Diagnosis of Depression
In ordinary conversation, nearly any mood with some element of sadness may be called ‘depressed’. However, for depression to be termed Clinical Depression, it must reach criteria which are generally accepted by clinicians; it is more than just a temporary state of sadness. Generally, when symptoms last 2 weeks or more and are so severe that they interfere with daily living (failure to function adequately), someone can be said to be suffering from Clinical Depression.
Clinical Depression affects about 16% of the population at one time or another in their lives. The mean age of onset from a number of studies is in the late 20s. About twice as many women as men report or receive treatment for Clinical Depression, though the gap is shrinking and this difference disappears after menopause. According to the World Health Organisation (2018): “Depression is the leading cause of disability worldwide, and is a major contributor to the overall global burden of disease.”
The DSM view
The Diagnostic & Statistical Manual of the American Psychiatric Association) is one of the 2 leading psychiatric classification systems in the world. Using its terminology, someone with a major depressive disorder can, by definition, be said to be suffering from Clinical Depression.

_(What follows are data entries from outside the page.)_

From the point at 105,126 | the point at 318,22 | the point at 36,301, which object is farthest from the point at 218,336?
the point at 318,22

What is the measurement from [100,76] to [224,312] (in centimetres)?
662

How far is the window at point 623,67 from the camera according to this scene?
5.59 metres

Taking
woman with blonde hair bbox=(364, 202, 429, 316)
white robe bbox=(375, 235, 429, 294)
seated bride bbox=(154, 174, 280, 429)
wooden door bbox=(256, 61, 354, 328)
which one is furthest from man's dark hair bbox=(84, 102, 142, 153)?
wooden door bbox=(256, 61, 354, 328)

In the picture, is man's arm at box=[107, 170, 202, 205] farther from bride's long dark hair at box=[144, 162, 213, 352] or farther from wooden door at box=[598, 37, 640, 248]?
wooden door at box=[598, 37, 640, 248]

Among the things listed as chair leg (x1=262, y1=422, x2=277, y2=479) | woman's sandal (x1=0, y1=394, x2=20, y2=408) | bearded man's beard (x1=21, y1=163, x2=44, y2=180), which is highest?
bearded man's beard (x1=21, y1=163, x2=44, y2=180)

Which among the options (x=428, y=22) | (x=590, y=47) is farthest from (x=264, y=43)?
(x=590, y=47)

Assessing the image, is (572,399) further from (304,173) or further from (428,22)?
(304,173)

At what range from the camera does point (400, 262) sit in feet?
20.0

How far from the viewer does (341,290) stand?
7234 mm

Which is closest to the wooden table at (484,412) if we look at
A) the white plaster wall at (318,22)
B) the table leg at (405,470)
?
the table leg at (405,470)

Just to be clear what we mean by Clinical Depression, it is pertinent to refer to the symptoms described in the DSM-5 (2015). It lists the following:-
- Depressed mood most of the day, nearly every day, as indicated by either subjective report (e.g., feels sad, empty, hopeless) or observation made by others (e.g., appears tearful). (Note: In children and adolescents, can be irritable mood.)
- Markedly diminished interest or pleasure in all, or almost all, activities most of the day, nearly every day (as indicated by either subjective account or observation.)

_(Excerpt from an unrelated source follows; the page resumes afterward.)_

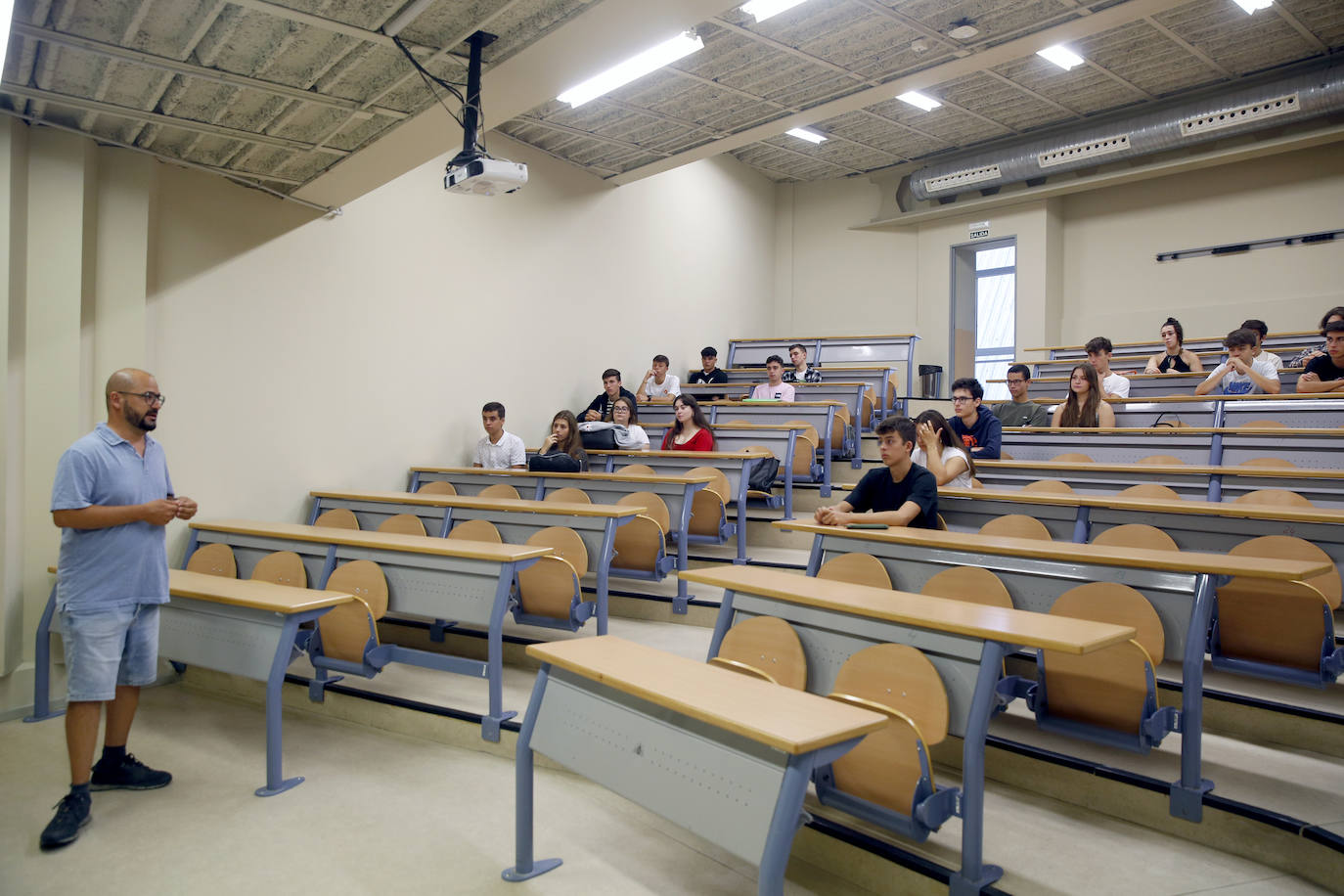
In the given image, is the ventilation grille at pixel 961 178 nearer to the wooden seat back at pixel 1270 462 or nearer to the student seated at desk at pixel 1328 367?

- Significant weight loss when not dieting or weight gain (e.g., a change of more than 5% of body weight in a month), or decrease or increase in appetite nearly every day. (Note: In children, consider failure to make expected weight gain.)

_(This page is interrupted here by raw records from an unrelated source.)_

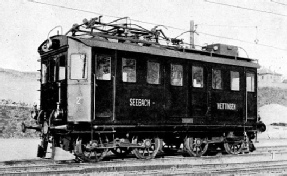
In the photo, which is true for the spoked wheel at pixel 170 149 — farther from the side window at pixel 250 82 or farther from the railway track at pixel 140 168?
the side window at pixel 250 82

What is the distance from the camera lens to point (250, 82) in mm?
18453

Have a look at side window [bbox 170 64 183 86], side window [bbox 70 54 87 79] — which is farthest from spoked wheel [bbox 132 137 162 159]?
side window [bbox 70 54 87 79]

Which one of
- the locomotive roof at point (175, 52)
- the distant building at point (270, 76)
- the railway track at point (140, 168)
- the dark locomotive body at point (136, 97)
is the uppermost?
the distant building at point (270, 76)

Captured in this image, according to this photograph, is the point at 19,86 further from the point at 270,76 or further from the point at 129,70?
the point at 270,76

- Insomnia or hypersomnia nearly every day.
- Psychomotor agitation or retardation nearly every day (observable by others, not merely subjective feelings of restlessness or being slowed down).
- Fatigue or loss of energy nearly every day.
- Feelings of worthlessness or excessive or inappropriate guilt (which may be delusional) nearly every day (not merely self-reproach or guilt about being sick).
- Diminished ability to think or concentrate, or indecisiveness, nearly every day (either by subjective account or as observed by others).
- Recurrent thoughts of death (not just fear of dying), recurrent suicidal ideation without a specific plan, or a suicide attempt or a specific plan for committing suicide.
5 or more of the above symptoms must be persistent for at least 2 weeks and the symptoms causing clinically significant distress or impairment in social, occupational, or other important areas of functioning for diagnosis to be made. Additionally, the symptoms must not be attributable to any kind of substance abuse or better explained by any other medical or psychiatric condition.
DSM-5 represents a shift from the previous DSM-IV-TR (2000). This required the sufferer to have a depressed mood and/or loss of interest or pleasure. For a diagnosis it was sufficient to have either of these symptoms in conjunction with four of a list of other symptoms that included:-
- Feelings of overwhelming sadness or fear, or seeming inability to feel emotion
- Marked decrease of interest in pleasurable activities
- Changing appetite and marked weight gain or weight loss
- Disturbed sleep patterns, either insomnia or sleeping more than normal
- Changes in activity levels, restless or moving significantly slower than normal
- Fatigue, both mental and physical
- Feelings of guilt, helplessness, anxiety, and/or fear
- Lowered self-esteem
- Decreased ability to concentrate or make decisions
- Thinking about death or suicide
The diagnosis did not require “loss of interest in life, anhedonia“. Likewise, “lack of energy and motivation” was not at all a required symptom of a major depressive episode. There were reported numerous problems with diagnosis under DSM-IV-TR, as there still to some degree under DSM-5 Guilt, irritability, aches and pains and, in women, changes in menstrual patterns can be seen as symptomatic or not symptomatic of Depression by different clinicians. Andrew Solomon in his book ‘The Noonday Demon’ (2001, p20) was scathing about the DSM-IV list of symptoms, saying it was: “entirely arbitrary [and] having slight versions of all the symptoms may be more of a problem than having severe versions of two symptoms”.